This is not something I have talked about too much here on Schoolrunbeauty.com, mainly as this is a beauty and lifestyle blog. The inclusion of regular Mummy Monday feature though means that you will be seeing more of this type of post.

photo (7)


Today I wanted to open up the discussion of children with diabetes. My son is a Type 1 diabetic, we are 5 1/2 years on from his original diagnosis. Though initially a shock it is something that we have become very used to managing. Up until now as a parent my husband and I have very much been in the driving seat when it comes to being in control of managing his care, and at school he has a  one to one TA who helps him out with his daily care needs. Come September though this is all going to change. You see Harrison is going up to secondary school.

Once your child reaches this particular mile stone provision for their care changes quite a lot. In secondary school there is no one to one supervision for diabetics. Your 11 yr old is now responsible for looking after themselves. We are talking blood testing, carb counting, injections, hypo treatment, the lot. Obviously if they were to have a severe hypo a school nurses is on the premises to assist with  emergency treatment, but it doesn’t stop the worry.

#### REQUIRED ACTION:
Copy the stretch from "Today I wanted" through "to secondary school." in the blog post about children with diabetes, word for word.

#### INFORMATION GIVEN:
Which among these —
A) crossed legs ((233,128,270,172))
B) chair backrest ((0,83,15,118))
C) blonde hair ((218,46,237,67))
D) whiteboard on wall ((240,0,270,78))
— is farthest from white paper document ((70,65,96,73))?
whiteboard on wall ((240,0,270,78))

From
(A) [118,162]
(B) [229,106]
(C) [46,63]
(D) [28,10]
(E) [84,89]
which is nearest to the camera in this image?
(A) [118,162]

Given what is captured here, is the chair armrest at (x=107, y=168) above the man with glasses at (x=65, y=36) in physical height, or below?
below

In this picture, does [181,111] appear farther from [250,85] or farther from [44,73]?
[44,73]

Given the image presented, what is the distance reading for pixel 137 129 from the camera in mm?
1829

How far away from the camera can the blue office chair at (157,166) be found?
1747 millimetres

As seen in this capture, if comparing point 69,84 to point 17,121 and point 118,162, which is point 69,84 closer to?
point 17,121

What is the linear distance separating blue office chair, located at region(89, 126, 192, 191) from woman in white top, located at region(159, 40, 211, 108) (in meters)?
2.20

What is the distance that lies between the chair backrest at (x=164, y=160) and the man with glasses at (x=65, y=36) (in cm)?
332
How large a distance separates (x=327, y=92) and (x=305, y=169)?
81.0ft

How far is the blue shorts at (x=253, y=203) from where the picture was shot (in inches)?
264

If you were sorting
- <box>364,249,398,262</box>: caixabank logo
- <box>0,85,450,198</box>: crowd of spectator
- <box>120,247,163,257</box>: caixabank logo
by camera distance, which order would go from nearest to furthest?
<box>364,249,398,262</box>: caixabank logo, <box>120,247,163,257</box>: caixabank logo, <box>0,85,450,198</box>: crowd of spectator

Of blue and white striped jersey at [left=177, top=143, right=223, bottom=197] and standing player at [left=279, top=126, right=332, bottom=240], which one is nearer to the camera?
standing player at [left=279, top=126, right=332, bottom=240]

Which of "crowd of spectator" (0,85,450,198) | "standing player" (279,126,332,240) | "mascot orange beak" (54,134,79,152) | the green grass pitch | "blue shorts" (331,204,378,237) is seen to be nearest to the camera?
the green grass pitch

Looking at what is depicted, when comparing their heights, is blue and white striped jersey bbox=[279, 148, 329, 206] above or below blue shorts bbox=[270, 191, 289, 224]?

#### EXERCISE SOLUTION:
Today I wanted to open up the discussion of children with diabetes. My son is a Type 1 diabetic, we are 5 1/2 years on from his original diagnosis. Though initially a shock it is something that we have become very used to managing. Up until now as a parent my husband and I have very much been in the driving seat when it comes to being in control of managing his care, and at school he has a  one to one TA who helps him out with his daily care needs. Come September though this is all going to change. You see Harrison is going up to secondary school.